This tutorial is a hands-on introduction to machine learning for beginners.

Getting started with machine learning can be quite difficult when you're randomly looking for information on the web.

Here, my goal is to help you with a concrete example of image recognition, with just a little bit of code, and no maths.

After a short introduction to machine learning, you will learn:

  • the principles of supervised machine learning for classification,
  • how to install the whole scientific python suite,
  • how to access and validate the training data for your network,
  • how to create and train your network
  • how to use the trained and test its performance.

Prerequisites

We will work in python, which is a wonderful choice for data science. If you're not a python developer but know a bit of C, C++ or Java for example, you'll be fine. That will be an excellent occasion to to discover python. And, who knows, you could even fall in love with this language too!

Why machine learning?

Machine learning is a field of artificial intelligence in which a system is designed to learn automatically given a set of input data. After the system has learnt (we say that the system has been trained), we can use it to make predictions for new data, unseen before.

This approach makes it possible to solve complex problems which are difficult or impossible to solve with traditional sequential programming.

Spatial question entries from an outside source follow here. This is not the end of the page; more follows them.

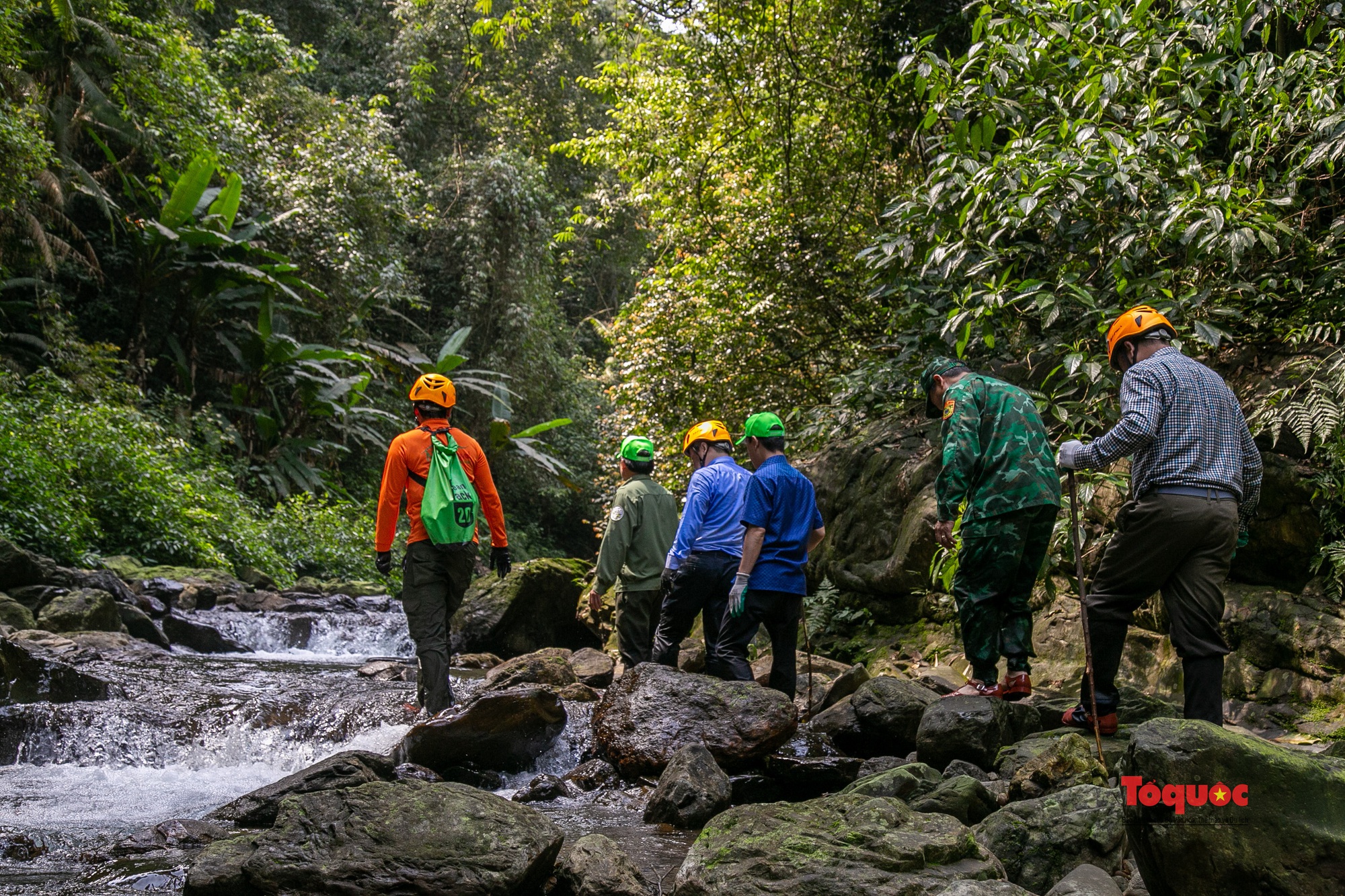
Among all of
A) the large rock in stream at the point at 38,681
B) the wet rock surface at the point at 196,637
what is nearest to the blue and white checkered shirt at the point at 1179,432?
the large rock in stream at the point at 38,681

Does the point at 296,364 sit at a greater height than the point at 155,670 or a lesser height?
greater

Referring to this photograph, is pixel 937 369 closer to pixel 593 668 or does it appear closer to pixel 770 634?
pixel 770 634

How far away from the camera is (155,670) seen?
789 cm

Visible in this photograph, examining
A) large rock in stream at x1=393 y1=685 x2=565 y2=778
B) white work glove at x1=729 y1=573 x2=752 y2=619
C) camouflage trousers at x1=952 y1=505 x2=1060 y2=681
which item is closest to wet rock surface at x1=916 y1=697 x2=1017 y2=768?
camouflage trousers at x1=952 y1=505 x2=1060 y2=681

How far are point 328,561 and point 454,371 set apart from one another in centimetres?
633

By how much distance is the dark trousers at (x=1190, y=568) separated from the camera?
13.6ft

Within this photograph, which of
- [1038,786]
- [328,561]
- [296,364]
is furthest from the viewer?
[296,364]

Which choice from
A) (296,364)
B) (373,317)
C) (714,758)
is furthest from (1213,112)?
(373,317)

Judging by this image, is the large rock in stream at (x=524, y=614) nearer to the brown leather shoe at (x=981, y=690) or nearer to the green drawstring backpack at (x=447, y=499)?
the green drawstring backpack at (x=447, y=499)

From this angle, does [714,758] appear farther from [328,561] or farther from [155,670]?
[328,561]

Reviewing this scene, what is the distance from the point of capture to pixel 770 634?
6.30 meters

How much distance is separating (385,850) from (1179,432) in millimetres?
3562

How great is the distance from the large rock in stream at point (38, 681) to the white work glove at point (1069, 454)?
20.0 ft

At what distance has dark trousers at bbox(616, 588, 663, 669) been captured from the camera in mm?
7301
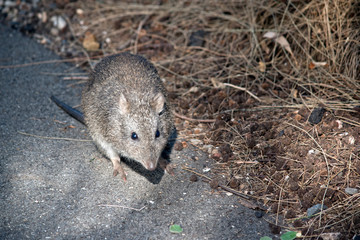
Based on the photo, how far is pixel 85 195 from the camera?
4.65 meters

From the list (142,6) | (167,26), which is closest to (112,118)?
(167,26)

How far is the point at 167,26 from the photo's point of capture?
26.1 feet

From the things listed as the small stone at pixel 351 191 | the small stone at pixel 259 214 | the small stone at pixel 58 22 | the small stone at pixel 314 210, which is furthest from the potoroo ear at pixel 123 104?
the small stone at pixel 58 22

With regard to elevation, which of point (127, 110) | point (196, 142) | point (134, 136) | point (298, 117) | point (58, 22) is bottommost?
point (196, 142)

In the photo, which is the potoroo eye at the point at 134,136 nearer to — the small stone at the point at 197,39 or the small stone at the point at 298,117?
the small stone at the point at 298,117

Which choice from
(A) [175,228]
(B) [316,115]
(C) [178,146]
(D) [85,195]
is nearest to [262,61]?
(B) [316,115]

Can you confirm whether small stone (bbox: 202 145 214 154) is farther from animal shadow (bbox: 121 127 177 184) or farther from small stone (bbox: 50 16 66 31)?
small stone (bbox: 50 16 66 31)

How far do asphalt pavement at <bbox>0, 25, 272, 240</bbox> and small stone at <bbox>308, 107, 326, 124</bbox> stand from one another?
154 centimetres

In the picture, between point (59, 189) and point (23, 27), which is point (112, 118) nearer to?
point (59, 189)

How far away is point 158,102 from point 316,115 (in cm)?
221

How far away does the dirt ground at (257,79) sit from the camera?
4.67 m

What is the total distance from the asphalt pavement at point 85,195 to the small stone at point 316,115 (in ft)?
5.04

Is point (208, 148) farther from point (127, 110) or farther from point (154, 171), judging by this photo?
point (127, 110)

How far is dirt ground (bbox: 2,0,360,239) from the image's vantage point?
184 inches
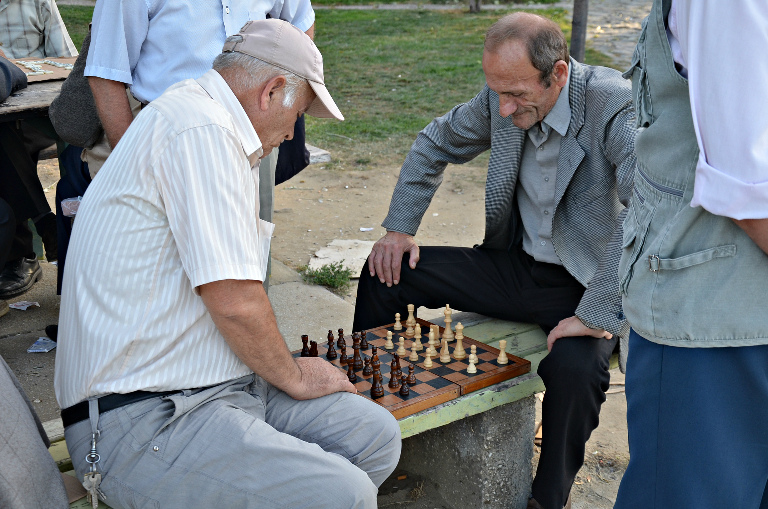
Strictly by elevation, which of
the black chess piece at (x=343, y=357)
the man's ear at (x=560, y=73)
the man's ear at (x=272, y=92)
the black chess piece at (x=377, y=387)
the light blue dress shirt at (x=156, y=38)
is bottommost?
the black chess piece at (x=343, y=357)

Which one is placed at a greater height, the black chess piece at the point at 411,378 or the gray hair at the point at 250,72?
the gray hair at the point at 250,72

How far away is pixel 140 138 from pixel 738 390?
1506 mm

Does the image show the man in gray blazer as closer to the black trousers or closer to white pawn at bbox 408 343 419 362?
the black trousers

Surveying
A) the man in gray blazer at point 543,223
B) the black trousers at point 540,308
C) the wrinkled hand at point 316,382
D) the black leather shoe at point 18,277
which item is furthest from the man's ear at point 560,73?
the black leather shoe at point 18,277

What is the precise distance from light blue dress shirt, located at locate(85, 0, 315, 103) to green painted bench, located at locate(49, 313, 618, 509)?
1483 millimetres

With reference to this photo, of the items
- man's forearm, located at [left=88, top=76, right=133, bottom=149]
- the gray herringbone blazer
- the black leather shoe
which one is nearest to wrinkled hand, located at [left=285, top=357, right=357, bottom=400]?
the gray herringbone blazer

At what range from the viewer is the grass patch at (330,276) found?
16.4ft

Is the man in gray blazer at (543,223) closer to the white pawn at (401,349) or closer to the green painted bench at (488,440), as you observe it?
the green painted bench at (488,440)

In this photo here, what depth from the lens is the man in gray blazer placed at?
2.77 m

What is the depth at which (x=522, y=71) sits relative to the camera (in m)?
2.93

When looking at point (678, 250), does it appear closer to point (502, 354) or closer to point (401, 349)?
point (502, 354)

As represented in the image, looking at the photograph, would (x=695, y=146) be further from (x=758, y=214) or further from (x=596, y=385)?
(x=596, y=385)

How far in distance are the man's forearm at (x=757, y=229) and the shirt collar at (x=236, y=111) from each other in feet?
3.99

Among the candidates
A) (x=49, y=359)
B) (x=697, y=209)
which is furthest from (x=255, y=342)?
(x=49, y=359)
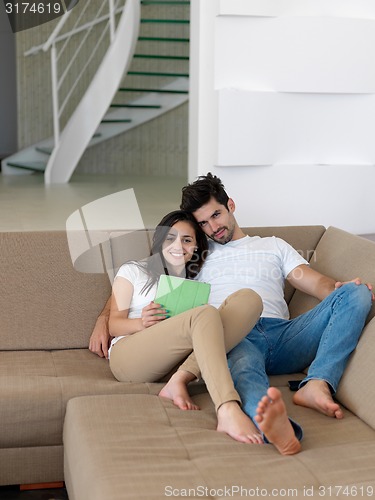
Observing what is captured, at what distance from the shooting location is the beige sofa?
191 cm

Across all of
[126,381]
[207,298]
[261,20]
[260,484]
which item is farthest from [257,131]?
[260,484]

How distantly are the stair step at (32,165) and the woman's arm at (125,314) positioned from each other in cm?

Examples of machine learning applications include:

  • autonomous cars: given the data from sensors like cameras and radars, the car is trained to drive on its own. The one of google still needs to learn about the right lane ;-)
  • drones: the drone pilot only needs to give simple instructions (up, down, left, right, or just 3D coordinates), and the drone automatically performs complex adjustments to keep stability, or to fly in formation
  • robots
  • predicting real estate price from a set of variables like location, number of rooms, and even the text of the real estate ad. I'll certainly do a tutorial about that in the near future.
  • google ads that predict the probability for you to be interested in a given ad to send you the most promising ones
  • collaborative recommendation systems that give you the youtube videos or amazon products you will like
  • defect identification on production chains
  • identification of clusters of like-minded people on the social networks, and of the most important influencers within these groups
  • tagging photos (just type cat or food in the search box of your google photos library if you have one)
  • translation systems like google translate
  • spam email filtering
  • automatically generate paintings: deep dream , neural doodle
  • ...

Machine learning for classification

Let's get a feel for how a neural network can be trained for classification.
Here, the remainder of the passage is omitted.